## What to produce
The whole listing that follows, pictures excepted, should be printed again exactly as given.

## Information supplied
"""

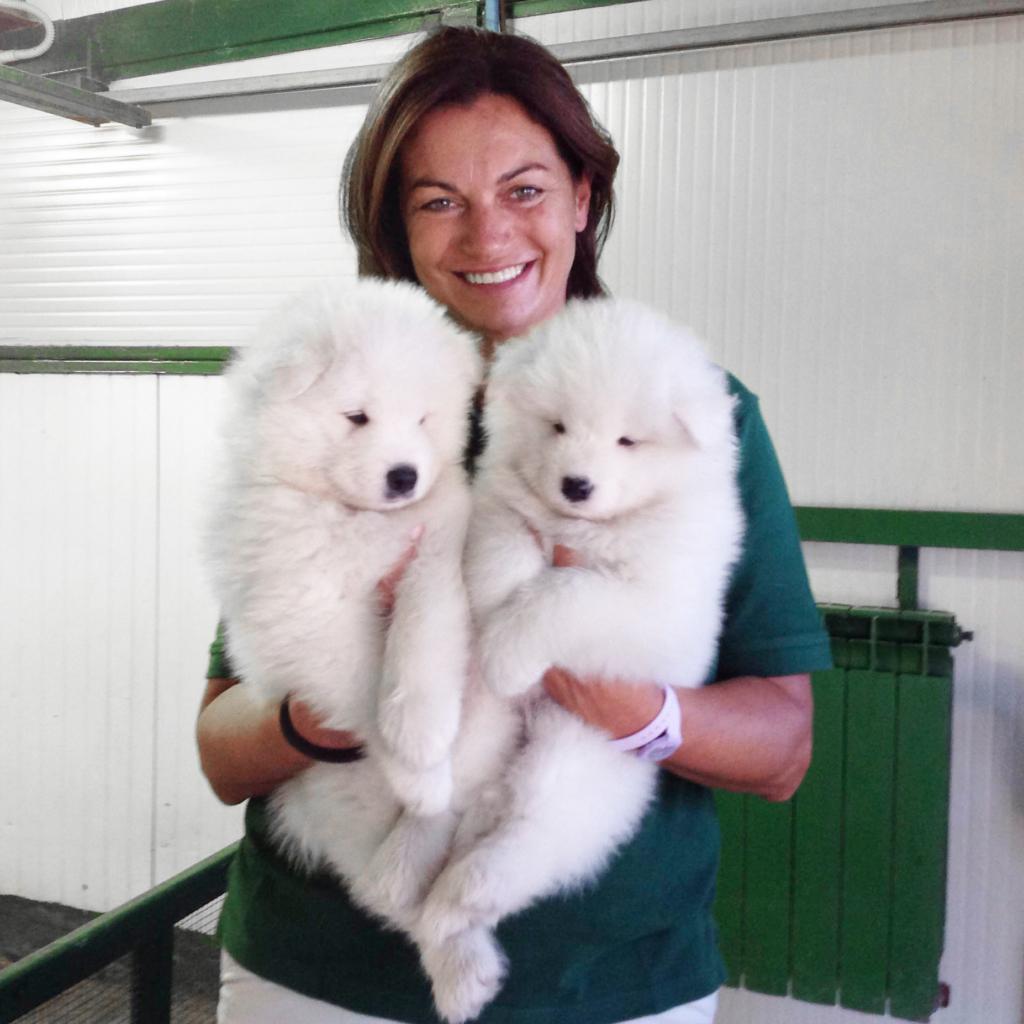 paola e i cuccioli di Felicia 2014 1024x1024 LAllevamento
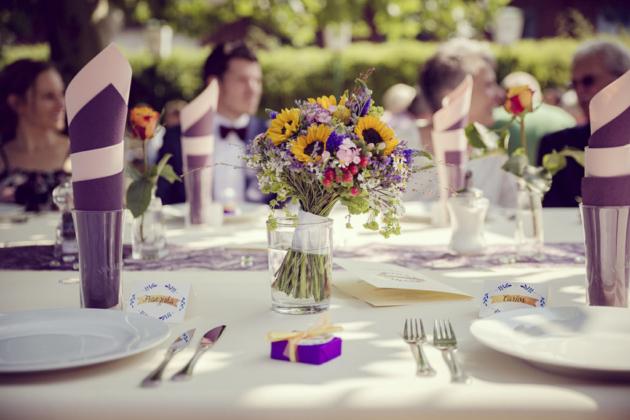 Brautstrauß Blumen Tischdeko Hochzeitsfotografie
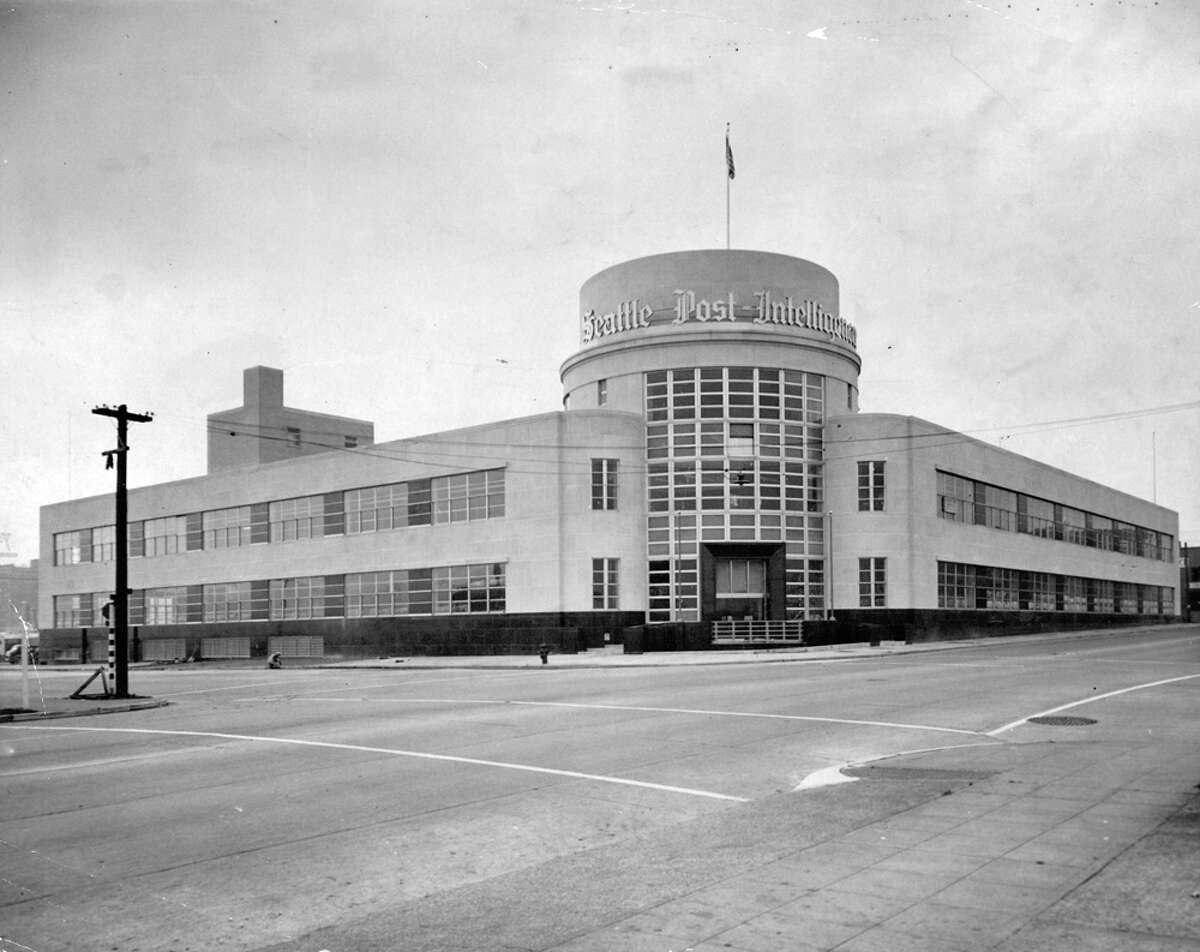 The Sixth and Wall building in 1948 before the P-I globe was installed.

"""

## The answer
 paola e i cuccioli di Felicia 2014 1024x1024 LAllevamento
 Brautstrauß Blumen Tischdeko Hochzeitsfotografie
 The Sixth and Wall building in 1948 before the P-I globe was installed.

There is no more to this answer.